A la par se llevaron a cabo seguimientos en distintas provincias, controles encubiertos y análisis de documentación aportada por empresas de transporte. Como resultado, se detectaron envíos regulares de cigarrillos hacia Entre Ríos y otras jurisdicciones, así como depósitos, galpones y centros de distribución utilizados para almacenar y redistribuir la mercadería.
Las tareas de vigilancia también permitieron observar maniobras de carga y descarga de cajas compatibles con cartones de cigarrillos, entregas en comercios minoristas y movimientos logísticos coordinados entre distintos integrantes de la organización.

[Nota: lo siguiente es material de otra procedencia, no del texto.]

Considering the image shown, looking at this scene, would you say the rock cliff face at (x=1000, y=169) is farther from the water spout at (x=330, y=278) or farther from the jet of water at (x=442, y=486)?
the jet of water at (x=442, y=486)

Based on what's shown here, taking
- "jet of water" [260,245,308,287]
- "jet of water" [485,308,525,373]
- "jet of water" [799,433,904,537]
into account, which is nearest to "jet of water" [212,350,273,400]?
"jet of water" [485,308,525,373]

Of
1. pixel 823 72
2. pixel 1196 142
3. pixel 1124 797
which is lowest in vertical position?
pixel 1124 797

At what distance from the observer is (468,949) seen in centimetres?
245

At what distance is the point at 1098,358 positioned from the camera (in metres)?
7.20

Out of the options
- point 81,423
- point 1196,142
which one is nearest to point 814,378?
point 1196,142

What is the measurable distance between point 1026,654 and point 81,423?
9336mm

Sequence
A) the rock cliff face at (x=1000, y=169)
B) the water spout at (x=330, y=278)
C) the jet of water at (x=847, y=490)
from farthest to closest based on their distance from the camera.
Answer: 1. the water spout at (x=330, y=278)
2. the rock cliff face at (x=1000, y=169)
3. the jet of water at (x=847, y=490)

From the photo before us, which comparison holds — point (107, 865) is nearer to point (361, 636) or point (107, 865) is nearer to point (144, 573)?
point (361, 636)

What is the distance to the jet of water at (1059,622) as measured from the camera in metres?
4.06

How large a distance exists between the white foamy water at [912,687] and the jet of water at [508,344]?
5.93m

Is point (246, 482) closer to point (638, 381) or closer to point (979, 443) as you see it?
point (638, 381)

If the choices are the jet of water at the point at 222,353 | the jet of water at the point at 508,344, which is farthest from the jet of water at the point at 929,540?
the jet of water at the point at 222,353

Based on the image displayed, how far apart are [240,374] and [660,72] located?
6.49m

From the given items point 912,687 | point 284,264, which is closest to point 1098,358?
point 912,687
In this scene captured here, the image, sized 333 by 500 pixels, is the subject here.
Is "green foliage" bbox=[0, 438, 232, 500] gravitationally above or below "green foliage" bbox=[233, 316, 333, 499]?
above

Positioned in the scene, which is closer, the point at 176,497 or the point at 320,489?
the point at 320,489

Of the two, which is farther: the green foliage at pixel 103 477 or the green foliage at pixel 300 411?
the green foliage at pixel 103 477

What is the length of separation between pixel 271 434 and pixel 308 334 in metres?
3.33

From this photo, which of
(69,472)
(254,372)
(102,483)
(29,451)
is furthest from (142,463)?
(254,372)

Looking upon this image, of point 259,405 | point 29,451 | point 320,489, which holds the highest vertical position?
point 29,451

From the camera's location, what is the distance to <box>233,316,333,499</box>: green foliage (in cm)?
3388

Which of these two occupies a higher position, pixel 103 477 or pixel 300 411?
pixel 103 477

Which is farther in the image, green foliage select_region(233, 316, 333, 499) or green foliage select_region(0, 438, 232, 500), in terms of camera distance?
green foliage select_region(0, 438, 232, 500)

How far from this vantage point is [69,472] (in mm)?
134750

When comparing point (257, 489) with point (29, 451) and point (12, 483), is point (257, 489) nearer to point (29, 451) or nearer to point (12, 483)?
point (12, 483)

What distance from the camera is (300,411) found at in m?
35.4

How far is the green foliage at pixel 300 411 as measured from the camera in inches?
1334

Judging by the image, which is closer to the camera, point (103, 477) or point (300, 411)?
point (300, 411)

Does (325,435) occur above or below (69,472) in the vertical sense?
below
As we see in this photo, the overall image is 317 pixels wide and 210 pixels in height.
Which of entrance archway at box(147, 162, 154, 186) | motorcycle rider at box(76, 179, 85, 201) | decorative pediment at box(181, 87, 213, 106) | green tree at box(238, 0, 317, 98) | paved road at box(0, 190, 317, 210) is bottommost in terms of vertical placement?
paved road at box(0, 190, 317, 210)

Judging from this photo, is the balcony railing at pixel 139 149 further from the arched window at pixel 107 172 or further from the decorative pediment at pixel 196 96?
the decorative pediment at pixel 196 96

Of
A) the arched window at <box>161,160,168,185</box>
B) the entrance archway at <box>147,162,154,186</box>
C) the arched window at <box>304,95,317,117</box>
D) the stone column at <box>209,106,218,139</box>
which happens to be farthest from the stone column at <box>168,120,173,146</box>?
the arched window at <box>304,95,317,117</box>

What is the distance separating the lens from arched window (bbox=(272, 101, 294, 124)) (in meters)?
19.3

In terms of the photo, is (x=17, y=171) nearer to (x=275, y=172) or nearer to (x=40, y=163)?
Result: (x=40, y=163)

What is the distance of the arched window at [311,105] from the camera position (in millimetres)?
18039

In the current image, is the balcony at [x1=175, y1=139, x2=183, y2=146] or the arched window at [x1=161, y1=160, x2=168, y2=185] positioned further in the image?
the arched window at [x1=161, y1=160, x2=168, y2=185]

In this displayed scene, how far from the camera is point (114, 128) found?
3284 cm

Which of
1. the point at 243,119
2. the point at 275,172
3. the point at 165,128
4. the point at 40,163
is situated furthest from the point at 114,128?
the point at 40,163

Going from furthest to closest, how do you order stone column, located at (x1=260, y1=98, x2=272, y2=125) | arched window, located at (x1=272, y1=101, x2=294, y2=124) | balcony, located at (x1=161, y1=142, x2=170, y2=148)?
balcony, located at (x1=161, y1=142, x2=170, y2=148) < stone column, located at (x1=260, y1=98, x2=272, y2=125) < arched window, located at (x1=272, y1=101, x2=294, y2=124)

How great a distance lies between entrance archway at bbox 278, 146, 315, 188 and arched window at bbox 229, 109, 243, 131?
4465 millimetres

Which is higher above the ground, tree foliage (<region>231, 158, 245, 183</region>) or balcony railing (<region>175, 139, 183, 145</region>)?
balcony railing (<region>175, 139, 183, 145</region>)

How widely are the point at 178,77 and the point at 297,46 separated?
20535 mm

En algunos procedimientos encubiertos se constató la venta de estos productos, que no se encontraban exhibidos al público y cuya comercialización se realizaba en efectivo. Para la fiscalía, esta modalidad buscaba reducir la trazabilidad de las operaciones.
Uno de los hallazgos centrales de la investigación fue la identificación de una planta tabacalera ubicada en la ciudad de San Luis. Los investigadores llegaron hasta el establecimiento luego de varios meses de seguimiento sobre el recorrido de la mercadería mediante análisis de remitos, observaciones directas y tareas de inteligencia desarrolladas en esa provincia, como también en San Juan y Mendoza.
Para el Ministerio Público Fiscal, la fábrica funcionaba detrás de una estructura societaria aparentemente legítima. Las tareas de campo permitieron detectar “ruidos compatibles con el funcionamiento de maquinaria”, movimientos de transporte y otros indicios que apuntaban a la existencia de una línea de producción activa. La planta tenía capacidad para fabricar aproximadamente 700 millones de cigarrillos por año y habría generado ganancias ilícitas estimadas en unos 32 millones de dólares.
Con el objetivo de consolidar la evidencia reunida durante casi dos años de investigación, el Ministerio Público Fiscal solicitó una serie de allanamientos simultáneos en inmuebles vinculados con la organización. Las medidas fueron autorizadas por el Juzgado Federal de Gualeguaychú y ejecutadas por personal de la Prefectura Naval Argentina en distintos puntos de Entre Ríos, San Luis, San Juan, Mendoza, Buenos Aires y la Ciudad Autónoma de Buenos Aires.
El operativo “MK8” fue llevado a cabo por personal de Inteligencia Criminal de Paranacito y Gualeguaychu de Prefectura Naval Argentina y permitió concretar el procedimiento donde se secuestraron 54 toneladas de tabaco, aproximadamente 14 millones de estampillas fiscales falsas y equipamiento industrial capaz de sostener una producción masiva.
Para la fiscalía, los elementos reunidos hasta el momento permiten describir una estructura criminal con capacidad industrial, alcance interprovincial y una logística consolidada destinada a introducir en el mercado productos elaborados y distribuidos al margen de los controles fiscales y regulatorios.